Обращаясь к анализу романа Лесажа «Жиль Бласа», следует, вспомнив испанский плутовской роман, почувствовать особую жанровую природу этого произведения. Неправомерно считать «Жиль Бласса» только повторением или даже только завершением плутовской романной традиции XVII века. Исследователи справедливо указывают на жанровые перспективы лесажевского романа, однако хотелось бы обратить внимание, что это в первую очередь перспективы развития социально-психологического романа рококо, а в поэтике и проблематике романа Лесажа есть многое, что сближает его с романами Мариво и Прево. Помимо непросветительской литературы первой трети века во Франции формируется и литература просветительская. Одним из зачинателей просветительского движения на этом этапе был Ш.Л. Монтескье, автор блестящих работ по различным проблемам науки, политики, философии и романа «Персидские письма» - «подлинного манифеста эпохи Просвещения», по словам одного из зарубежных ученых. Необходимо осмыслить художественное своеобразие «персидской» темы в романе, особенности эпистолярного повествования, специфику взаимодействия просветительской поэтики и поэтики рококо. В этом поможет обращение к дополнительной литературе.
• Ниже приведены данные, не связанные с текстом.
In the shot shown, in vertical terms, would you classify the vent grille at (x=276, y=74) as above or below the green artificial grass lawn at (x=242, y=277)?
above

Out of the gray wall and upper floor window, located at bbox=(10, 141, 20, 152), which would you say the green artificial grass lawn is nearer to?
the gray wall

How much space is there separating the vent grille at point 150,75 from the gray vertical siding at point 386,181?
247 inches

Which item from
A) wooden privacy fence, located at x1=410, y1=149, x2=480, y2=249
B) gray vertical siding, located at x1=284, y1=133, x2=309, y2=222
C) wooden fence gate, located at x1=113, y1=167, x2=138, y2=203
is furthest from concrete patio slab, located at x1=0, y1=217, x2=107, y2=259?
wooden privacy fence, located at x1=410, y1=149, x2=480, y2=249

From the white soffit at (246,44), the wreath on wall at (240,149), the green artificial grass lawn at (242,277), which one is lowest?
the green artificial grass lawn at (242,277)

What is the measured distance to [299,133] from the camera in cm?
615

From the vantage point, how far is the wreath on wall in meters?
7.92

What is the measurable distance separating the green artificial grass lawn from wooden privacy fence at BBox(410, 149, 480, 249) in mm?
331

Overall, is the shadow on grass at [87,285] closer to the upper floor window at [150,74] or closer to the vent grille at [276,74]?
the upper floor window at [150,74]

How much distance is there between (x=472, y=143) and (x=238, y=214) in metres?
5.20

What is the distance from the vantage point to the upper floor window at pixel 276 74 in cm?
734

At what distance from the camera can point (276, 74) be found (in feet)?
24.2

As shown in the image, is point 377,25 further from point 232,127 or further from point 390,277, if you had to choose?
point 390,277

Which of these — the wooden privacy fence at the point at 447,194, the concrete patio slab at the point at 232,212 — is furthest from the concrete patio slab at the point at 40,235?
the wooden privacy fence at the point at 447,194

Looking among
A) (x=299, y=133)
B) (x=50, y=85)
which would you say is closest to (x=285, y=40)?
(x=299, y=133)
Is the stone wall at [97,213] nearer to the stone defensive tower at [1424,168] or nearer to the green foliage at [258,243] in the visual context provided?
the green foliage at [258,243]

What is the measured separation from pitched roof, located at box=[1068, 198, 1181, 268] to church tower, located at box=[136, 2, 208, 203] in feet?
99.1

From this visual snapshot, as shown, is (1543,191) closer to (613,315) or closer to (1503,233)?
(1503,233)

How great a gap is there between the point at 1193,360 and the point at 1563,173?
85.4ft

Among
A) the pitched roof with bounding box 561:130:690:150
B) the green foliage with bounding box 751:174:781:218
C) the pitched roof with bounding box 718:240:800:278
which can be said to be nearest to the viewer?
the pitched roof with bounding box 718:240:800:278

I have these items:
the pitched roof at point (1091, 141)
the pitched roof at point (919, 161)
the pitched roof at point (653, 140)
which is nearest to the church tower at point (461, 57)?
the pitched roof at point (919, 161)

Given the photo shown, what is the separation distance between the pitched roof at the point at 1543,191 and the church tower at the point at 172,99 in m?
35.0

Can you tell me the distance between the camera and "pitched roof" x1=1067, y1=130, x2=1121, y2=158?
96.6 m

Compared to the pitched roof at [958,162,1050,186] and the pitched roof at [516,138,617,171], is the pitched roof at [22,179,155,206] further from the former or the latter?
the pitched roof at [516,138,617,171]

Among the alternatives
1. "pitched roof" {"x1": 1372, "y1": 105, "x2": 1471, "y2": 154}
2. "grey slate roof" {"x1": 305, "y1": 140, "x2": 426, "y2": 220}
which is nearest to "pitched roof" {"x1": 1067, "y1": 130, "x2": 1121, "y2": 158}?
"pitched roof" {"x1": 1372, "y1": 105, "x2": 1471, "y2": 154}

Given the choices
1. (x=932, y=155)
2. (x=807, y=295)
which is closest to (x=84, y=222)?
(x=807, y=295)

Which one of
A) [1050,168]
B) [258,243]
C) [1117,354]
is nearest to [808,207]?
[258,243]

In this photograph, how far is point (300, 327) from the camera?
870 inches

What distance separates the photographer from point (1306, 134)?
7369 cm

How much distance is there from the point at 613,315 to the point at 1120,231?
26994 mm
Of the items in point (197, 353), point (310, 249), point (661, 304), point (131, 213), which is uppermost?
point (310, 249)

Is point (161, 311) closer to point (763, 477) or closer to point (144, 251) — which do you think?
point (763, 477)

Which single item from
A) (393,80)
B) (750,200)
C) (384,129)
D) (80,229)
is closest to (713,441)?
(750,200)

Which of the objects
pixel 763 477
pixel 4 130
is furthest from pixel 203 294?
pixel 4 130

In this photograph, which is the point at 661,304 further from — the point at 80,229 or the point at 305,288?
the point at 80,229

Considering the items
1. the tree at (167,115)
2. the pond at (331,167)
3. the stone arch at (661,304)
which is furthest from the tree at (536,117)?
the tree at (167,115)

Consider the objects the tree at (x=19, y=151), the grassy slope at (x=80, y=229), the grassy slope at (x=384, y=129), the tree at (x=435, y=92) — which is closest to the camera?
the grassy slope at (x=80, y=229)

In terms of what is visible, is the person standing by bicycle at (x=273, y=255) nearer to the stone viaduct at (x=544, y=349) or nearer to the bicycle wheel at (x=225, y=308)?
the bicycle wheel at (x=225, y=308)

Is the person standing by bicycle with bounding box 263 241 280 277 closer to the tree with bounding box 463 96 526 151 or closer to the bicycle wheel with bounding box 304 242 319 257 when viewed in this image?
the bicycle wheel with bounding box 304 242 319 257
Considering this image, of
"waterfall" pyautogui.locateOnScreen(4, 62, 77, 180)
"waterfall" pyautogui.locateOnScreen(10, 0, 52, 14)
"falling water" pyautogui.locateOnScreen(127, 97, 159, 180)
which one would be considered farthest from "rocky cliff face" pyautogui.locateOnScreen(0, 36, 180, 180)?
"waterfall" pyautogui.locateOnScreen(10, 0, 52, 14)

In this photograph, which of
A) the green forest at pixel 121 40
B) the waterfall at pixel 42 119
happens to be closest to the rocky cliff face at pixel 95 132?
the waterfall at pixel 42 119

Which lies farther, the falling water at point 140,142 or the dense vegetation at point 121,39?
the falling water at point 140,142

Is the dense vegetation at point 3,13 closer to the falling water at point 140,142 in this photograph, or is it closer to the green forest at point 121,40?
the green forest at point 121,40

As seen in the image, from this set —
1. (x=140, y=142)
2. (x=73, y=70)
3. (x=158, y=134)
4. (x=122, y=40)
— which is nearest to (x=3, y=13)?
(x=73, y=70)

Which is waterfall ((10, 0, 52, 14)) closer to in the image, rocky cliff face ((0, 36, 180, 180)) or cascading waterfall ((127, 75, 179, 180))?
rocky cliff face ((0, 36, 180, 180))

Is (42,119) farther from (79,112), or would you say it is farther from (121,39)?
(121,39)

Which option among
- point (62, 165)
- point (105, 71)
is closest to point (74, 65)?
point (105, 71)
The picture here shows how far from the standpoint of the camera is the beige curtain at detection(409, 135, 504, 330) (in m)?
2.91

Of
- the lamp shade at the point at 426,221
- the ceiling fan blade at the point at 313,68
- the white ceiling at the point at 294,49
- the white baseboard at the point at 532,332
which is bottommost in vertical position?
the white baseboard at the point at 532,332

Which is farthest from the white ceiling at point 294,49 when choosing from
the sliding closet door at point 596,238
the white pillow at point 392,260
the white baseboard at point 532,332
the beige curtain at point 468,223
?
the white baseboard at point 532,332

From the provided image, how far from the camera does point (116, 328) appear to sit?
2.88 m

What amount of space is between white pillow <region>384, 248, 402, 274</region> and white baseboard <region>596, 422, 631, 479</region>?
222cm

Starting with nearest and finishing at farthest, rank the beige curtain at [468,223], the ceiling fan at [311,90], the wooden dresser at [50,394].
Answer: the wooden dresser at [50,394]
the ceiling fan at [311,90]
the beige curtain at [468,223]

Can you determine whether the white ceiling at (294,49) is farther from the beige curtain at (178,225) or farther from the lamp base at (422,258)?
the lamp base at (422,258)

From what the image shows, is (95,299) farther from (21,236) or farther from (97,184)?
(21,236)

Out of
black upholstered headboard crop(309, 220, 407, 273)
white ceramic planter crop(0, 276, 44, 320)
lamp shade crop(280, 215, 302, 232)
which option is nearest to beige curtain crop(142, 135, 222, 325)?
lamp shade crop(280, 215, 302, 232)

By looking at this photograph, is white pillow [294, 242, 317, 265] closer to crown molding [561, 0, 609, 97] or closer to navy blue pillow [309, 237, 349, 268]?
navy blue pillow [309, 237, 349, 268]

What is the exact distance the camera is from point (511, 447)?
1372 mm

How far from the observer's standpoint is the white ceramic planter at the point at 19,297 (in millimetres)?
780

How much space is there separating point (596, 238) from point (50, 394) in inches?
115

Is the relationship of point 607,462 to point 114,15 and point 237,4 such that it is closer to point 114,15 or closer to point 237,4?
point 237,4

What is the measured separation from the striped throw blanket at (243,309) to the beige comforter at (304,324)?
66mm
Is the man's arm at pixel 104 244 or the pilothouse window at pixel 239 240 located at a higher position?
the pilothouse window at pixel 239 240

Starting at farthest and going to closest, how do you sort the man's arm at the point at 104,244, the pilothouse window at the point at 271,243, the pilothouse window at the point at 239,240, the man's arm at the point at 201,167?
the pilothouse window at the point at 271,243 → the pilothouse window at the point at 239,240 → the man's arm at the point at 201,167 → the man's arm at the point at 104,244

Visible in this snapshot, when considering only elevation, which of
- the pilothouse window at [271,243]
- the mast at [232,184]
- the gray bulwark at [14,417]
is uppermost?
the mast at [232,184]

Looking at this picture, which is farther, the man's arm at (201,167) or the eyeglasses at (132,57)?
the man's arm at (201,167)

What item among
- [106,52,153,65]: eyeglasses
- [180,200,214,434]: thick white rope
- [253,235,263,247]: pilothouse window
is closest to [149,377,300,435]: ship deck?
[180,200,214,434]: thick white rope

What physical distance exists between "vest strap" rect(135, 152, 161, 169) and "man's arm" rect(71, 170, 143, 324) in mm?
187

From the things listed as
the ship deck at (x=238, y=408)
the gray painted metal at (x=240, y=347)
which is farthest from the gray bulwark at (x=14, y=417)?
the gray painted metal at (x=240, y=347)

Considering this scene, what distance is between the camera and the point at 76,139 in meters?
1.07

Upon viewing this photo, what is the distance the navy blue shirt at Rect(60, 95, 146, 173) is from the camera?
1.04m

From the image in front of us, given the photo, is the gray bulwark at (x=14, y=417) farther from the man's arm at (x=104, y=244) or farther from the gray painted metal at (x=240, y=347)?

Расцвет просветительского движения во Франции приходится на следующий этап литературного развития. Из обширного круга литературных созданий 30-50-х годов в программу вошли лишь наиболее значительные просветительские произведения крупнейших писателей, а с наследием Вольтера, например, знакомство предусмотрено в очень небольшом объеме. Но следует все же знать о реальном масштабе творчества писателя (о котором великий романтик Гюго позднее скажет: «Он не человек, а век»), о силе воздействия его философских, общественно-политических воззрений, самой его личности на современников, увидеть в Вольтере одну из самых емких, разносторонних и характерных фигур французского Просвещения, своеобразный символ эпохи.